Symfony CMF: why, how, when (part II)
Continuing with my post from the other day I will try to answer some of the questions that seem a bit reoccurring.
The first question I want to address is why JCR?
While we were making some decisions over the summer it became clear fairly quickly that we want a clear separation of the storage and the frontend layers. One big reason there was to become database agnostic (ORM vs. ODM vs ..). But also to ease in scaling and deployment and most importantly to ease development (single server vs. cluster). So it became clear that we will need a high level API to enable such an abstraction. JCR provides us with such an API that has already been matured over a period of a decade. Furthermore it provides reference implementation for the backend, called Jackrabbit. This way we could focus on the frontend, implementing a simplified pure PHP backend, while giving power users a full featured scalable solution out of the box.
But Java, wtf!?!
Indeed JCR was born in the Java world, though mainly because day.com wanted to leverage the JCP system to develop a truly open standard. To some extend they have failed there since in the end this caused the standard to be mostly confined to the Java world, but the lack of scripting language support is something they want to remedy in the next version of the standard. Also with Jackalope we have a compatibility layer that is able to translate the deep object heavy structures common in the Java world to more agile PHP friendly structures we defined for PHPCR that make use of simpler arrays and iterators where ever possible. Furthermore Java based Lucene solutions like Solr and ElasticSearch has been taking the PHP world by storm for fulltext searching. Installing a JVM as part of a PHP project isn't as insane as it used to be. And of course the plan is to eventually provide a pure PHP backend as an alternative meaning in the end one can also run a Symfony CMF application without PHP and thanks to the standardize API it will be possible to move between different content repository implementations as needed!
Doesn't MongoDB/CouchDB ODM already offer all of that?

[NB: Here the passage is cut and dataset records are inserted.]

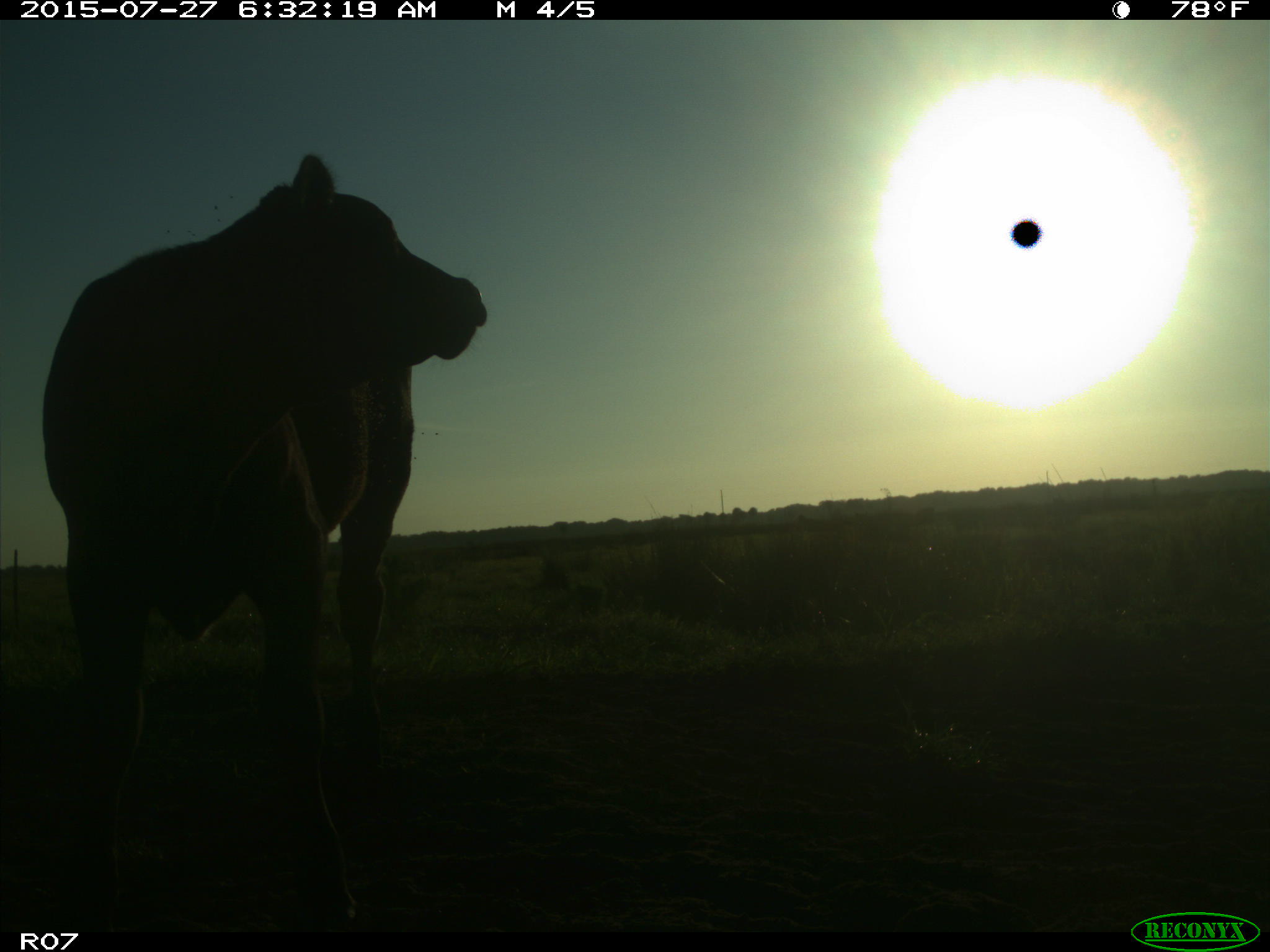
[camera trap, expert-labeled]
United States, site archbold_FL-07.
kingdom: Animalia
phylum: Chordata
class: Mammalia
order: Artiodactyla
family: Bovidae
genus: Bos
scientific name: Bos taurus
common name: domestic cow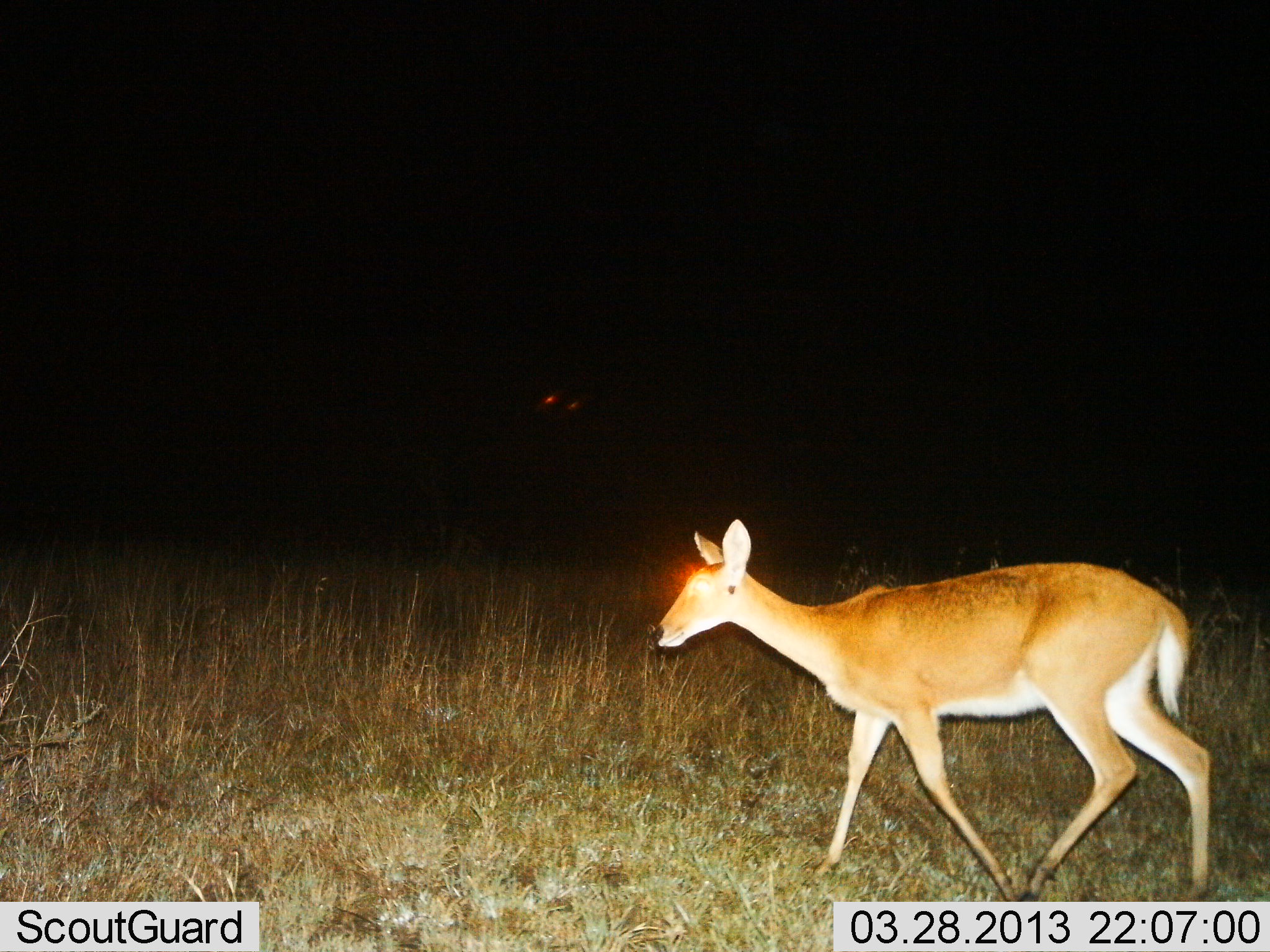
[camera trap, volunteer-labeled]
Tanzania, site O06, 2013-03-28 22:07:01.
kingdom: Animalia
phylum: Chordata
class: Mammalia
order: Artiodactyla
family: Bovidae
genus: Redunca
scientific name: Redunca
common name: reedbuck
Reedbuck (Redunca), count 1. Behavior (volunteer vote fractions): standing 0%, resting 0%, moving 100%, interacting 0%. Young present (vote fraction): 0%. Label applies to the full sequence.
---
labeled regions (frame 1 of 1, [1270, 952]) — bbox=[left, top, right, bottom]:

First up it should be mentioned that all of these NoSQL solutions are still very young as well. So many people will be just as hesitant to adopt for example MongoDB as they would be of any other database they have not yet used. That being said a NoSQL store does lend it self better as the storage layer of a CMS than a RDBMS. The reason being is that a CMS has very specific requirements. One of the biggest clashes with RDBMS is the need to handle mostly unstructured content. At the same time a CMS usually doesn't need reporting queries (aka GROUP BY or CUBE functions) done on its content. Bulk updates are also fairly rare. Where RDBMS are optimized for equality conditions or prefix searches, a CMS has to also excel at full text searching, which out of the box even most NoSQL solutions do not fare too well with either. As a matter of fact MongoDB clearly admits this and CouchDB uses Lucene based solutions to enable full text search. JCR takes a very similar approach to CouchDB by basically providing two search API's, one is an SQL inspired full text enabled search API, which Jackrabbit implements by integrating Lucene and a PK/traversal API. The "traversal API" is something that is very important to note, since most NoSQL solutions to not really offer anything equivalent when it comes to managing tree's or even graph's of nodes and node references. Versioning is another topic that most NoSQL solutions do not offer out of the box, but JCR provides this.
In other but related news, community contributions to PHPCR ODM have been picking up. I cleaned up the unit tests yesterday. All the while we have been looking at pull implementing child nodes, which led to big changes in how we deal with ODM metadata which now culminated in the contribution on a patch to Jackrabbit. Then yesterday a new pull was opened to add lifecycle support. Awesome!